» **Your assignment**
Repeat the listing that follows exactly. Pictures are not part of the copy.

-- Provided records follows --

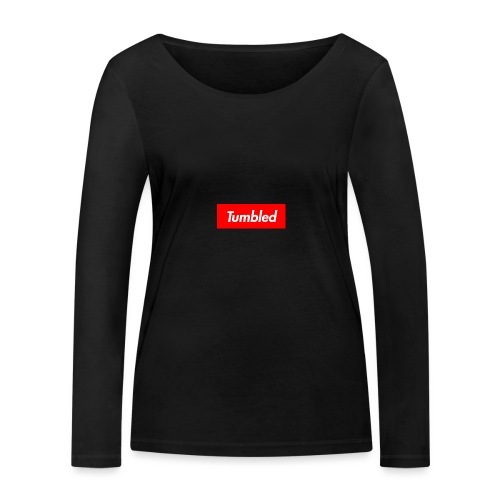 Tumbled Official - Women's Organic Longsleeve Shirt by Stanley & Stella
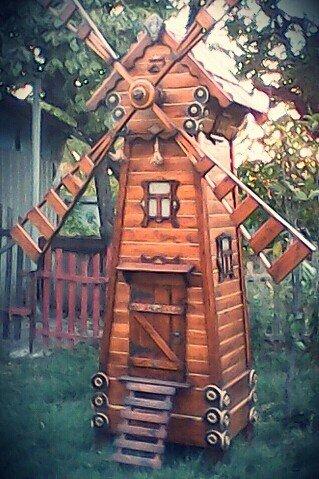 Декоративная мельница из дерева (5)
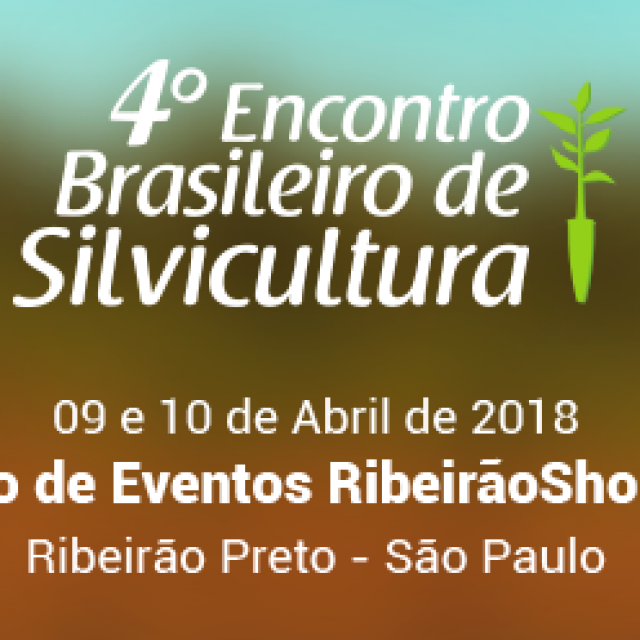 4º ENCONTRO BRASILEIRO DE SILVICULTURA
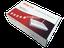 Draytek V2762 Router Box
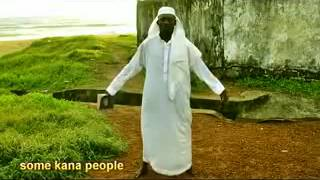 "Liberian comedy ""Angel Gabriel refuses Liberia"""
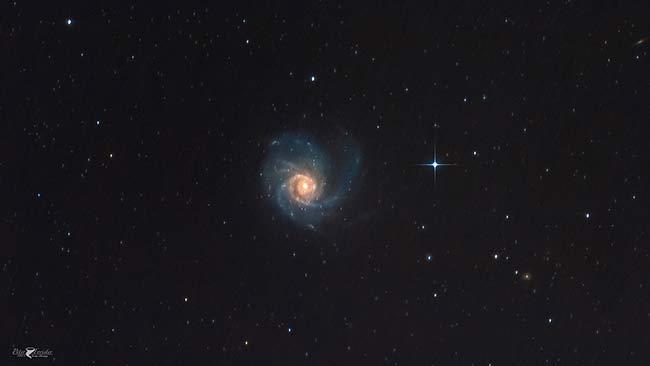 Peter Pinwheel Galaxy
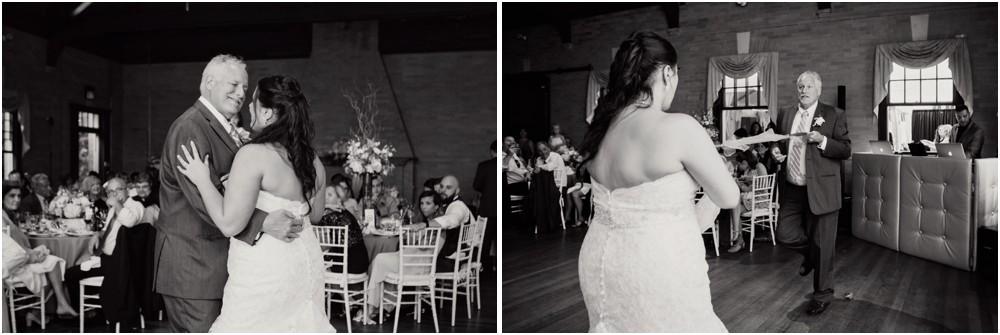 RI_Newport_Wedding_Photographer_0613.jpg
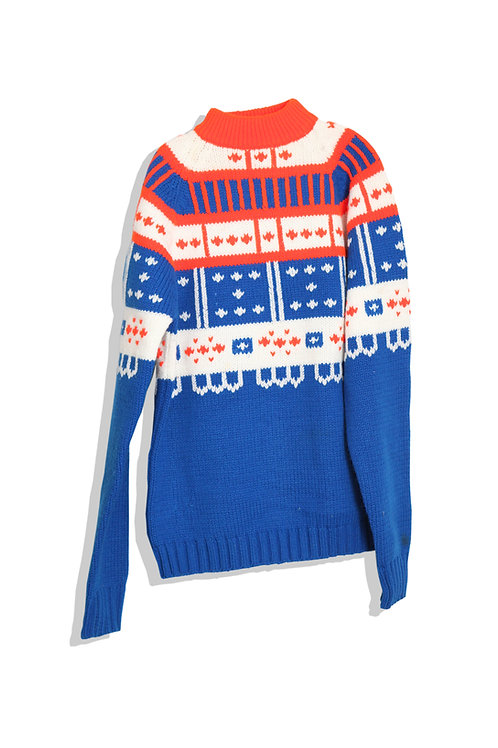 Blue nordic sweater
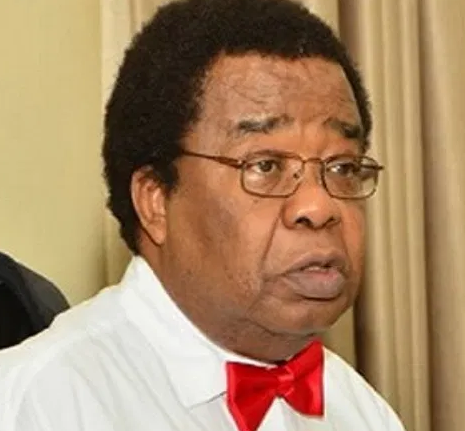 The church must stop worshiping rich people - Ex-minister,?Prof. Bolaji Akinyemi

-- Provided records concluded --

» **Answer for this exercise**
 Tumbled Official - Women's Organic Longsleeve Shirt by Stanley & Stella
 Декоративная мельница из дерева (5)
 4º ENCONTRO BRASILEIRO DE SILVICULTURA
 Draytek V2762 Router Box
 "Liberian comedy ""Angel Gabriel refuses Liberia"""
 Peter Pinwheel Galaxy
 RI_Newport_Wedding_Photographer_0613.jpg
 Blue nordic sweater
 The church must stop worshiping rich people - Ex-minister,?Prof. Bolaji Akinyemi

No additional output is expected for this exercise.